National Careers Council report: launch

Minister welcomes the report and highlights the importance of equipping young people with the right training, qualifications and skills.

This was published under the 2010 to 2015 Conservative and Liberal Democrat coalition government
The Rt Hon Matt Hancock MP

Good afternoon. Thank you for inviting me to join you today for the launch of the National Careers Council’s first report. I’m pleased to be here and sure that this report will help us in our thinking about careers and what that word means in homes, offices and factories across the country.

I would like to thank the National Careers Council and especially your chair, Dr Deidre Hughes, for all your hard work over the last year, and to welcome this, your first report. I particularly appreciate your effort as I know that members of the Council contribute your time on a voluntary basis. I look forward to working with you as we consider your recommendations in detail.

We all here share a passionate belief in the value of young people getting the right education, and making the right choices so they can reach their potential. You have set out a compelling narrative of how guidance should be delivered in the future. Members of the National Careers Council, with their background and experience, have thought long and hard about two major problems we face and which cause us all concern. We have high youth unemployment at the same time as employers are reporting skills gaps. To address this, we must equip young people with the right training, qualifications and skills to make the most of their lives, get a good job and hold it down. That is why we have increased apprenticeship opportunities and introduced traineeships, which will start this summer.

The report acknowledges weaknesses and rightly sets out a path for how careers guidance needs to look forward. Since 2010, the government has created the National Careers Service to put a focus on clear information and professional quality advice; and given schools and further education colleges a powerful new responsibility to secure independent and impartial careers guidance for their students.

I believe this report is a moment to push further, and change our language so we support young people for a rapidly changing world. I passionately believe that to help people from all backgrounds succeed in life, we as a society need to inspire them with a sense of what they can achieve – and help them understand how they can make this a reality. But we also know that a top-down system, controlled by the centre, won’t work. So how do we do that? First, we need to separate out what’s working and what’s not.

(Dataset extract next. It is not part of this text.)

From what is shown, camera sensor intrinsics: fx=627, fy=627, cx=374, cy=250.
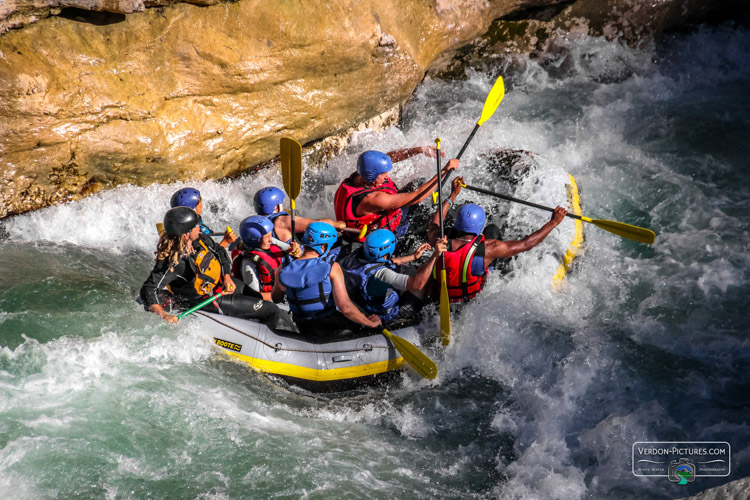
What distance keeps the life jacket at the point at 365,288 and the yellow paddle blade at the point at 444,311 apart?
15.6 inches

Provision of information has changed beyond all recognition over the past decade. Thanks to an emerging market in careers products and services, young people can access more information than ever before. The information is out there, on the web.

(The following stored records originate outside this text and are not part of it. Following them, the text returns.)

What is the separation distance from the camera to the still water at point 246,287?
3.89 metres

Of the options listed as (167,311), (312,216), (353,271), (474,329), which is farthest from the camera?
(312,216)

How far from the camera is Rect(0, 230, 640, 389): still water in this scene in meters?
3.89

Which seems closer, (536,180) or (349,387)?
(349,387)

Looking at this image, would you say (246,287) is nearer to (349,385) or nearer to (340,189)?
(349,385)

But information is not enough: kids also need inspiration. Access to employers, mentors and coaches who can lift their eyes to the horizon, raise their ambitions, encourage them to overcome barriers to success and to do what it takes to realise their potential.

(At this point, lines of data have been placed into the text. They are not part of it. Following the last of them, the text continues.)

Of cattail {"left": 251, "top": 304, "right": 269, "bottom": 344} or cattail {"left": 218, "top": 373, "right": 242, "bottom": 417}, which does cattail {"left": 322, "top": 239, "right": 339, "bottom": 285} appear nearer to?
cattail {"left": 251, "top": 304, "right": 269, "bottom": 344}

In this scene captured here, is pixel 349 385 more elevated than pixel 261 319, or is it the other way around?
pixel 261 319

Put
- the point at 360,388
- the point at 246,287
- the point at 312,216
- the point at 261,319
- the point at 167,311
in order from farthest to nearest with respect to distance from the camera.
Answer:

Some may need role models, and to meet inspiring individuals from the careers they aspire to. Others may benefit from more nurturing influences, helping them to build their confidence and resilience. Good guidance is individual and idiosyncratic.

Approaching the end of the first academic year in which responsibility for careers guidance has been devolved to schools, the time is right to reflect on progress made.

Schools will increasingly be held to account through Ofsted for the support they deliver. As Sir Michael Wilshaw has set out, from September Ofsted will give priority to the inspection of careers advice, and their thematic review will be very interesting reading.

And destination measures will encourage a focus on supporting young people to make good choices. If students enrol on a course that isn’t right for them and drop out, this is reflected in the data. The next set of data published on 20 June will include employment and education destinations including Universities and Apprenticeships, and it will be richer, incorporating data based on the characteristics of students. Key stage 4 data will appear in performance tables for the first time.

These are big changes, and the challenge now is to deliver within this new framework. Yes, that is a challenge to schools and colleges to meet their duty. But it is also a challenge to us all: to government, to careers professionals and to business, to respond to the world as it changes, to find new ways of working together. And above all, to inspire, motivate, encourage and strengthen young people to meet their potential.